Requirement: The material below holds a span beginning at the line with "genus: Lepus" and ending at the line with "New Zealand, site Z20_KE286, 2022-05-25". Quote that span exactly, both ends included, and only that span.

━━━━━━━━━━

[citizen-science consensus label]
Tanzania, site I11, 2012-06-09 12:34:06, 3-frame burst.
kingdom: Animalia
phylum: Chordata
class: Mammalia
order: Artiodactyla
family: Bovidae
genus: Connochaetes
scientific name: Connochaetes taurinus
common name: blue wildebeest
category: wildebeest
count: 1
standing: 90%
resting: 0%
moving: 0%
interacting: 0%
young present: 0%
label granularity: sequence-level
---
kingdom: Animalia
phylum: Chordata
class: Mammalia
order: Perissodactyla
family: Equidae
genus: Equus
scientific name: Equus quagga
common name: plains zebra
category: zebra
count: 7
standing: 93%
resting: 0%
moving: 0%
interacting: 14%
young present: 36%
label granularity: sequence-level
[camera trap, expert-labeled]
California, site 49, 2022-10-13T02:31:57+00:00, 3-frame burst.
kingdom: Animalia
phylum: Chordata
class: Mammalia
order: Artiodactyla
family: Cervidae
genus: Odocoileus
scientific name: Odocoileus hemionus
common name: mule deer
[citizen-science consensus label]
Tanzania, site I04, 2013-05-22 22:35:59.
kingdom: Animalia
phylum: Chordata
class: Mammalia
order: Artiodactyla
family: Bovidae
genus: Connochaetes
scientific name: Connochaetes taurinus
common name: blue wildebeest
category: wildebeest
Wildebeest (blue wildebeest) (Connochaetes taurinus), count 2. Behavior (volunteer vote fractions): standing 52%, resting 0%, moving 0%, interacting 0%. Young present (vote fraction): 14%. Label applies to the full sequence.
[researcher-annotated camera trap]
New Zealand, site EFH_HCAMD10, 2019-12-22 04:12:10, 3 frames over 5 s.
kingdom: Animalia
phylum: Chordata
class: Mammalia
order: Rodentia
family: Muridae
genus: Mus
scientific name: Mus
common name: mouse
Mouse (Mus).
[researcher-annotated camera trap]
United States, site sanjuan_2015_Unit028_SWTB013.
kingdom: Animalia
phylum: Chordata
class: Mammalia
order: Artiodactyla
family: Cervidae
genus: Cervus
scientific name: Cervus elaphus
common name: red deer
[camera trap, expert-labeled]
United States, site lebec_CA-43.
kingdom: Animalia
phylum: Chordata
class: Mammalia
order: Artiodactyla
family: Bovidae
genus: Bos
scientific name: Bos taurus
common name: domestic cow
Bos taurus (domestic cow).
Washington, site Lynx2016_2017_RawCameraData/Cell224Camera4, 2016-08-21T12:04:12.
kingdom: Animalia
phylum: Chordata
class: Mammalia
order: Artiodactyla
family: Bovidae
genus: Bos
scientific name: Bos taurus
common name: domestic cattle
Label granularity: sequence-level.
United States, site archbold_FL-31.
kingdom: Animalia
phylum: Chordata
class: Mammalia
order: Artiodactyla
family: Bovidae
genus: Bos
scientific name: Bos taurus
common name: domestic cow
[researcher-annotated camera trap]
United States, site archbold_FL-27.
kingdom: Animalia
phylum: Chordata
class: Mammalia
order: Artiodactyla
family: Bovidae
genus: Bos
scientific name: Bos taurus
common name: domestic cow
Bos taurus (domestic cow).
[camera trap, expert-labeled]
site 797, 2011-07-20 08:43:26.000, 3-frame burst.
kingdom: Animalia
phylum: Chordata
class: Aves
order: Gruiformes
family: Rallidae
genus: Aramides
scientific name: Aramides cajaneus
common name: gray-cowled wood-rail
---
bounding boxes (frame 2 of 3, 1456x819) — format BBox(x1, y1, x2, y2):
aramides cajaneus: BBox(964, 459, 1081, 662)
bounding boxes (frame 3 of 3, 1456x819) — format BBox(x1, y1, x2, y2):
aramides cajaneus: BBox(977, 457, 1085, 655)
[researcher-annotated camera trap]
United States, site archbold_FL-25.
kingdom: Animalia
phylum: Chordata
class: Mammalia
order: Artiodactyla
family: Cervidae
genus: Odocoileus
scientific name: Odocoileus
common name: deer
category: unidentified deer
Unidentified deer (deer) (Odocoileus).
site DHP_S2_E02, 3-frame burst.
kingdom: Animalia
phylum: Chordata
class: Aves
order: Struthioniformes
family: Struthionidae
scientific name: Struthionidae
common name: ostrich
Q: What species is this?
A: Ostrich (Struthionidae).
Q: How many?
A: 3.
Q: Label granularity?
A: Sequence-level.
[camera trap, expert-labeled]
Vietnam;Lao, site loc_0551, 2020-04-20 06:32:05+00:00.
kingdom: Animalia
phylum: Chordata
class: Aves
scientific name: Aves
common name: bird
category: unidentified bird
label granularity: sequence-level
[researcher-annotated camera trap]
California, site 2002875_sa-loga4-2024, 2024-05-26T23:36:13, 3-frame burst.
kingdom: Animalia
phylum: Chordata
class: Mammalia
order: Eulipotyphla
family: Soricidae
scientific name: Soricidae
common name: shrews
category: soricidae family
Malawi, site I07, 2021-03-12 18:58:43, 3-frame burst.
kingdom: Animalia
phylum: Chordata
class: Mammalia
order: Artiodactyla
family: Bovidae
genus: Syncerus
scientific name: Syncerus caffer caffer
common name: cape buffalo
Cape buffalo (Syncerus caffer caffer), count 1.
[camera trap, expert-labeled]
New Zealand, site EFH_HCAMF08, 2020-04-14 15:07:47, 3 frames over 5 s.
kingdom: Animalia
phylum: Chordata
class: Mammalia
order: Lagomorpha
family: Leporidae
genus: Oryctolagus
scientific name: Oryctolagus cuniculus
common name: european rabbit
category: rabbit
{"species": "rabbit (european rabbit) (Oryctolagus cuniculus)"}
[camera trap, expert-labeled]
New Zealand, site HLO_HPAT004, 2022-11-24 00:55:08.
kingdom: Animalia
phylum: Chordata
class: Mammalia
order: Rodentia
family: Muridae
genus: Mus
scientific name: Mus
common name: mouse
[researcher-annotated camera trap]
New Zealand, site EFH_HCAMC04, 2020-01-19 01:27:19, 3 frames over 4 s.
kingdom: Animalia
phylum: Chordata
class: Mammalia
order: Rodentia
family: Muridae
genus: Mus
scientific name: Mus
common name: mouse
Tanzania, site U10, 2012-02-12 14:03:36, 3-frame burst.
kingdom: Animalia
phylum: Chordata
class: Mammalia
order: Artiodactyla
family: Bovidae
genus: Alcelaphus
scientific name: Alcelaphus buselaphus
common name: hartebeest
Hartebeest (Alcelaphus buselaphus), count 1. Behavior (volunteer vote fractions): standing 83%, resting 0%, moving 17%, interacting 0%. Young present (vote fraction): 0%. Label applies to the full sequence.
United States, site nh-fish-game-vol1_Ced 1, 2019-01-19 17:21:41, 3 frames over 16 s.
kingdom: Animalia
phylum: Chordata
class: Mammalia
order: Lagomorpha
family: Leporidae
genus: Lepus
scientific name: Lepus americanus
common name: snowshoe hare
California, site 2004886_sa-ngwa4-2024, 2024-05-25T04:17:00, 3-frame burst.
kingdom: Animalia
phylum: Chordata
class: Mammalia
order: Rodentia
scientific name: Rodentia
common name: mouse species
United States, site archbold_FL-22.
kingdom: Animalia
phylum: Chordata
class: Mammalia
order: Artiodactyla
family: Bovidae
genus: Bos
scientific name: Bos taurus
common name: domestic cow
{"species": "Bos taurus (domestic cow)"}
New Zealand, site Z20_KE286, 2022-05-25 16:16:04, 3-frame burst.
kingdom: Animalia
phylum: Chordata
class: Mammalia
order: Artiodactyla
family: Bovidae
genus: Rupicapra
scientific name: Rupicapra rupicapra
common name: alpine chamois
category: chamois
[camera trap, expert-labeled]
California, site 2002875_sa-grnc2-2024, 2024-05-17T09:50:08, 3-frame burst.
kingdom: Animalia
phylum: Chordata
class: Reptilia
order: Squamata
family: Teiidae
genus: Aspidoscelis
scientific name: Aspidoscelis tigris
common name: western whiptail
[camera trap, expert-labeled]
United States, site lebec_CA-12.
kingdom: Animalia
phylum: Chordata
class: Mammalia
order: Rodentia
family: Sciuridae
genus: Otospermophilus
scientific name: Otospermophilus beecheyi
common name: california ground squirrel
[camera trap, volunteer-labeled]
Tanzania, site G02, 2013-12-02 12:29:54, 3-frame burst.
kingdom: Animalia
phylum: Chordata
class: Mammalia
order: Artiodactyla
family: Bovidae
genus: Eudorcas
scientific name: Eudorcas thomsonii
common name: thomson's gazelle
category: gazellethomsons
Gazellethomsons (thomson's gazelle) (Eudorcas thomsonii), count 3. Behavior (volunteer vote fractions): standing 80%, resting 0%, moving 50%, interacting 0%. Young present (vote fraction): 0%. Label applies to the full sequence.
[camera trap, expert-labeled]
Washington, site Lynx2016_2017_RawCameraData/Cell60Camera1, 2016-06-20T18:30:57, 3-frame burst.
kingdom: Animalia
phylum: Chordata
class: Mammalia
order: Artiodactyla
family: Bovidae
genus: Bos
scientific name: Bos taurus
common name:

━━━━━━━━━━

Solution:
genus: Lepus
scientific name: Lepus americanus
common name: snowshoe hare
California, site 2004886_sa-ngwa4-2024, 2024-05-25T04:17:00, 3-frame burst.
kingdom: Animalia
phylum: Chordata
class: Mammalia
order: Rodentia
scientific name: Rodentia
common name: mouse species
United States, site archbold_FL-22.
kingdom: Animalia
phylum: Chordata
class: Mammalia
order: Artiodactyla
family: Bovidae
genus: Bos
scientific name: Bos taurus
common name: domestic cow
{"species": "Bos taurus (domestic cow)"}
New Zealand, site Z20_KE286, 2022-05-25 16:16:04, 3-frame burst.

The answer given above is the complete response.